[SUPPLIED RECORDS]:

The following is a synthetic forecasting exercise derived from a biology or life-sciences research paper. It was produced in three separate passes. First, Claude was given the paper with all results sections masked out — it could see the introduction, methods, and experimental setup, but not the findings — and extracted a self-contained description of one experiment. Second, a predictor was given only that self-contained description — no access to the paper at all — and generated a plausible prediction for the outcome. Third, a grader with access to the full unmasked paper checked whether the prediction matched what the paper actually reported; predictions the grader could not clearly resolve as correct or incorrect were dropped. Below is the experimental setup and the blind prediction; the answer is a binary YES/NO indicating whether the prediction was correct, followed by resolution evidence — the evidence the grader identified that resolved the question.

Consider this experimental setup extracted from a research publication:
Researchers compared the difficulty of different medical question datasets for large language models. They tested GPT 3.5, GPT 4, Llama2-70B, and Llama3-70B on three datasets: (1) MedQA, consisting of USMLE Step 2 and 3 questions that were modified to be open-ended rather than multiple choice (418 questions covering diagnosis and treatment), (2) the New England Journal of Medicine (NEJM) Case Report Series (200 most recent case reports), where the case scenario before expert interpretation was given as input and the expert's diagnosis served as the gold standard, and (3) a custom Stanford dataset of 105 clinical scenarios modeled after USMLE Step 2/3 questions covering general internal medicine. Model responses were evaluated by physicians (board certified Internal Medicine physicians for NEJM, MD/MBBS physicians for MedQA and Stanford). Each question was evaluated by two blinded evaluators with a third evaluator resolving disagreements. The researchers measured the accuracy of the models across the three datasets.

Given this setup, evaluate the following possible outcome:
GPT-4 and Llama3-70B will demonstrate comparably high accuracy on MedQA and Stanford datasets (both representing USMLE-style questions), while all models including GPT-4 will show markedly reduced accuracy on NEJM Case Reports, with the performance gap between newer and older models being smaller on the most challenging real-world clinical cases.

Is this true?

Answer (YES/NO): NO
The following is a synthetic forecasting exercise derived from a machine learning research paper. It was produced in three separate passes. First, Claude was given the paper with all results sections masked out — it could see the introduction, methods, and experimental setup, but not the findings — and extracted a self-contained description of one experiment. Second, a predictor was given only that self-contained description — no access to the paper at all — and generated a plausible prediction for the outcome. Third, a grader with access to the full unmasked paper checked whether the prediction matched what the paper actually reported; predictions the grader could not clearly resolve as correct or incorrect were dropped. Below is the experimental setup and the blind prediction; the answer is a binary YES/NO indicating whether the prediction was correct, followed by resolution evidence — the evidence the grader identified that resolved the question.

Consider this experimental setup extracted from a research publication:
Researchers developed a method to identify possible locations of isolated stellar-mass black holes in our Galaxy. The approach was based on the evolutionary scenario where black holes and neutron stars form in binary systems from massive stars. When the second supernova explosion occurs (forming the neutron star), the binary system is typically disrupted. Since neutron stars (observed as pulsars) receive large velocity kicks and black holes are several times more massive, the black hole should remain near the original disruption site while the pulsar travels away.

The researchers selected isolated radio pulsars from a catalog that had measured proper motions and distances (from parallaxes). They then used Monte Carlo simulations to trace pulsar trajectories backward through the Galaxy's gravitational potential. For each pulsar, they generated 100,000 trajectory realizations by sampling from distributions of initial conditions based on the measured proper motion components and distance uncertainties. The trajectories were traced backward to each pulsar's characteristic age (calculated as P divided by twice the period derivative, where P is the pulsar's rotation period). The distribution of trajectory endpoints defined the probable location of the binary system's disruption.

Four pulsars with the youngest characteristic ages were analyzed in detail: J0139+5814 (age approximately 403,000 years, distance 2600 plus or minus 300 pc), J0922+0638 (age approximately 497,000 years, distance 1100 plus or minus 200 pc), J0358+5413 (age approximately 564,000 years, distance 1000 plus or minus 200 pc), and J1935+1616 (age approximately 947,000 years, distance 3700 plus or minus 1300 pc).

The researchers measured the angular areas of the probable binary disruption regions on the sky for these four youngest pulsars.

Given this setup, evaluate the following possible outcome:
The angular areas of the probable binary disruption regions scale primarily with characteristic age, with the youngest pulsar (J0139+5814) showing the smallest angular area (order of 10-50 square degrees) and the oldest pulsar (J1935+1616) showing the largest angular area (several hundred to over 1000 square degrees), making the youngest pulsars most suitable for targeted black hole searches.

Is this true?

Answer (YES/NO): NO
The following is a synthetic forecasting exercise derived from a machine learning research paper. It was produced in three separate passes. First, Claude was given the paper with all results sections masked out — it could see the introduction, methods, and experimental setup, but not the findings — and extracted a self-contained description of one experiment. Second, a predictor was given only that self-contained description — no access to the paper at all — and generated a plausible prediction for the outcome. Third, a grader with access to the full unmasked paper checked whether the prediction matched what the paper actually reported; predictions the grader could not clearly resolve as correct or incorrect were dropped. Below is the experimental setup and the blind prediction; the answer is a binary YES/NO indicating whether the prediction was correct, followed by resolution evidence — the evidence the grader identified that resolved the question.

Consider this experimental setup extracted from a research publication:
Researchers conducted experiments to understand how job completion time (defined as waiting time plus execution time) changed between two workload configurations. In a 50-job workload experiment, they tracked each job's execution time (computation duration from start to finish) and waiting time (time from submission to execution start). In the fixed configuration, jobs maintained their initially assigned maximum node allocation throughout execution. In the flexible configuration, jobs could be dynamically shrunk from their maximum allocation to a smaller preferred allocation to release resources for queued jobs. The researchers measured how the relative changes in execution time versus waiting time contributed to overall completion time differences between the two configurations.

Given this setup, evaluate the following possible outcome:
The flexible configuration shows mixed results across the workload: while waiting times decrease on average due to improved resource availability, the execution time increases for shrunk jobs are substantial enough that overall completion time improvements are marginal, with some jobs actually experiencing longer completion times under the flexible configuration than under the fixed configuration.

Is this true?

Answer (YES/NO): NO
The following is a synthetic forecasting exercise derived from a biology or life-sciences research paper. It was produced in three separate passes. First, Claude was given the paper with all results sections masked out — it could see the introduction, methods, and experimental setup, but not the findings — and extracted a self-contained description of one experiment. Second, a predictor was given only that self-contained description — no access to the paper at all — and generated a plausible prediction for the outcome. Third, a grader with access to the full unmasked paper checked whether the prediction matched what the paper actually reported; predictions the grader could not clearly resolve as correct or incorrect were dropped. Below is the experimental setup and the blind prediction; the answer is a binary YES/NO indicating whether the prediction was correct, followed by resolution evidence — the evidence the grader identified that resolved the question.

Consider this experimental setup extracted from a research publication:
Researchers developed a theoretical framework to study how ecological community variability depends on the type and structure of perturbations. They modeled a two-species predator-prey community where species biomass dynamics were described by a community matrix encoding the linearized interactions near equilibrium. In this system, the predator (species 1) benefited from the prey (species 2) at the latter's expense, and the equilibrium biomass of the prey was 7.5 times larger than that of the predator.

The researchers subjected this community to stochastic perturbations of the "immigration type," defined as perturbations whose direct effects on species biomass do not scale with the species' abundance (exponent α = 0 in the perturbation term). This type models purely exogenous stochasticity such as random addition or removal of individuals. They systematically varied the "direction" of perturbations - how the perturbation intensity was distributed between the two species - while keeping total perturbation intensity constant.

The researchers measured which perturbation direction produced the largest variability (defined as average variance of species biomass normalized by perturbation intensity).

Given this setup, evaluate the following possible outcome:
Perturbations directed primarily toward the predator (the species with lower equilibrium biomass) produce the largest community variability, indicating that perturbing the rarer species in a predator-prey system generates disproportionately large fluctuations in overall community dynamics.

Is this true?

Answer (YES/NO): YES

[EXERCISE PROMPT]: Could you quote the material above in full, exactly as it stands?

[YOUR RESPONSE]:
The following is a synthetic forecasting exercise derived from a biology or life-sciences research paper. It was produced in three separate passes. First, Claude was given the paper with all results sections masked out — it could see the introduction, methods, and experimental setup, but not the findings — and extracted a self-contained description of one experiment. Second, a predictor was given only that self-contained description — no access to the paper at all — and generated a plausible prediction for the outcome. Third, a grader with access to the full unmasked paper checked whether the prediction matched what the paper actually reported; predictions the grader could not clearly resolve as correct or incorrect were dropped. Below is the experimental setup and the blind prediction; the answer is a binary YES/NO indicating whether the prediction was correct, followed by resolution evidence — the evidence the grader identified that resolved the question.

Consider this experimental setup extracted from a research publication:
Researchers compared the difficulty of different medical question datasets for large language models. They tested GPT 3.5, GPT 4, Llama2-70B, and Llama3-70B on three datasets: (1) MedQA, consisting of USMLE Step 2 and 3 questions that were modified to be open-ended rather than multiple choice (418 questions covering diagnosis and treatment), (2) the New England Journal of Medicine (NEJM) Case Report Series (200 most recent case reports), where the case scenario before expert interpretation was given as input and the expert's diagnosis served as the gold standard, and (3) a custom Stanford dataset of 105 clinical scenarios modeled after USMLE Step 2/3 questions covering general internal medicine. Model responses were evaluated by physicians (board certified Internal Medicine physicians for NEJM, MD/MBBS physicians for MedQA and Stanford). Each question was evaluated by two blinded evaluators with a third evaluator resolving disagreements. The researchers measured the accuracy of the models across the three datasets.

Given this setup, evaluate the following possible outcome:
GPT-4 and Llama3-70B will demonstrate comparably high accuracy on MedQA and Stanford datasets (both representing USMLE-style questions), while all models including GPT-4 will show markedly reduced accuracy on NEJM Case Reports, with the performance gap between newer and older models being smaller on the most challenging real-world clinical cases.

Is this true?

Answer (YES/NO): NO
The following is a synthetic forecasting exercise derived from a machine learning research paper. It was produced in three separate passes. First, Claude was given the paper with all results sections masked out — it could see the introduction, methods, and experimental setup, but not the findings — and extracted a self-contained description of one experiment. Second, a predictor was given only that self-contained description — no access to the paper at all — and generated a plausible prediction for the outcome. Third, a grader with access to the full unmasked paper checked whether the prediction matched what the paper actually reported; predictions the grader could not clearly resolve as correct or incorrect were dropped. Below is the experimental setup and the blind prediction; the answer is a binary YES/NO indicating whether the prediction was correct, followed by resolution evidence — the evidence the grader identified that resolved the question.

Consider this experimental setup extracted from a research publication:
Researchers developed a method to identify possible locations of isolated stellar-mass black holes in our Galaxy. The approach was based on the evolutionary scenario where black holes and neutron stars form in binary systems from massive stars. When the second supernova explosion occurs (forming the neutron star), the binary system is typically disrupted. Since neutron stars (observed as pulsars) receive large velocity kicks and black holes are several times more massive, the black hole should remain near the original disruption site while the pulsar travels away.

The researchers selected isolated radio pulsars from a catalog that had measured proper motions and distances (from parallaxes). They then used Monte Carlo simulations to trace pulsar trajectories backward through the Galaxy's gravitational potential. For each pulsar, they generated 100,000 trajectory realizations by sampling from distributions of initial conditions based on the measured proper motion components and distance uncertainties. The trajectories were traced backward to each pulsar's characteristic age (calculated as P divided by twice the period derivative, where P is the pulsar's rotation period). The distribution of trajectory endpoints defined the probable location of the binary system's disruption.

Four pulsars with the youngest characteristic ages were analyzed in detail: J0139+5814 (age approximately 403,000 years, distance 2600 plus or minus 300 pc), J0922+0638 (age approximately 497,000 years, distance 1100 plus or minus 200 pc), J0358+5413 (age approximately 564,000 years, distance 1000 plus or minus 200 pc), and J1935+1616 (age approximately 947,000 years, distance 3700 plus or minus 1300 pc).

The researchers measured the angular areas of the probable binary disruption regions on the sky for these four youngest pulsars.

Given this setup, evaluate the following possible outcome:
The angular areas of the probable binary disruption regions scale primarily with characteristic age, with the youngest pulsar (J0139+5814) showing the smallest angular area (order of 10-50 square degrees) and the oldest pulsar (J1935+1616) showing the largest angular area (several hundred to over 1000 square degrees), making the youngest pulsars most suitable for targeted black hole searches.

Is this true?

Answer (YES/NO): NO
The following is a synthetic forecasting exercise derived from a machine learning research paper. It was produced in three separate passes. First, Claude was given the paper with all results sections masked out — it could see the introduction, methods, and experimental setup, but not the findings — and extracted a self-contained description of one experiment. Second, a predictor was given only that self-contained description — no access to the paper at all — and generated a plausible prediction for the outcome. Third, a grader with access to the full unmasked paper checked whether the prediction matched what the paper actually reported; predictions the grader could not clearly resolve as correct or incorrect were dropped. Below is the experimental setup and the blind prediction; the answer is a binary YES/NO indicating whether the prediction was correct, followed by resolution evidence — the evidence the grader identified that resolved the question.

Consider this experimental setup extracted from a research publication:
Researchers conducted experiments to understand how job completion time (defined as waiting time plus execution time) changed between two workload configurations. In a 50-job workload experiment, they tracked each job's execution time (computation duration from start to finish) and waiting time (time from submission to execution start). In the fixed configuration, jobs maintained their initially assigned maximum node allocation throughout execution. In the flexible configuration, jobs could be dynamically shrunk from their maximum allocation to a smaller preferred allocation to release resources for queued jobs. The researchers measured how the relative changes in execution time versus waiting time contributed to overall completion time differences between the two configurations.

Given this setup, evaluate the following possible outcome:
The flexible configuration shows mixed results across the workload: while waiting times decrease on average due to improved resource availability, the execution time increases for shrunk jobs are substantial enough that overall completion time improvements are marginal, with some jobs actually experiencing longer completion times under the flexible configuration than under the fixed configuration.

Is this true?

Answer (YES/NO): NO
The following is a synthetic forecasting exercise derived from a biology or life-sciences research paper. It was produced in three separate passes. First, Claude was given the paper with all results sections masked out — it could see the introduction, methods, and experimental setup, but not the findings — and extracted a self-contained description of one experiment. Second, a predictor was given only that self-contained description — no access to the paper at all — and generated a plausible prediction for the outcome. Third, a grader with access to the full unmasked paper checked whether the prediction matched what the paper actually reported; predictions the grader could not clearly resolve as correct or incorrect were dropped. Below is the experimental setup and the blind prediction; the answer is a binary YES/NO indicating whether the prediction was correct, followed by resolution evidence — the evidence the grader identified that resolved the question.

Consider this experimental setup extracted from a research publication:
Researchers developed a theoretical framework to study how ecological community variability depends on the type and structure of perturbations. They modeled a two-species predator-prey community where species biomass dynamics were described by a community matrix encoding the linearized interactions near equilibrium. In this system, the predator (species 1) benefited from the prey (species 2) at the latter's expense, and the equilibrium biomass of the prey was 7.5 times larger than that of the predator.

The researchers subjected this community to stochastic perturbations of the "immigration type," defined as perturbations whose direct effects on species biomass do not scale with the species' abundance (exponent α = 0 in the perturbation term). This type models purely exogenous stochasticity such as random addition or removal of individuals. They systematically varied the "direction" of perturbations - how the perturbation intensity was distributed between the two species - while keeping total perturbation intensity constant.

The researchers measured which perturbation direction produced the largest variability (defined as average variance of species biomass normalized by perturbation intensity).

Given this setup, evaluate the following possible outcome:
Perturbations directed primarily toward the predator (the species with lower equilibrium biomass) produce the largest community variability, indicating that perturbing the rarer species in a predator-prey system generates disproportionately large fluctuations in overall community dynamics.

Is this true?

Answer (YES/NO): YES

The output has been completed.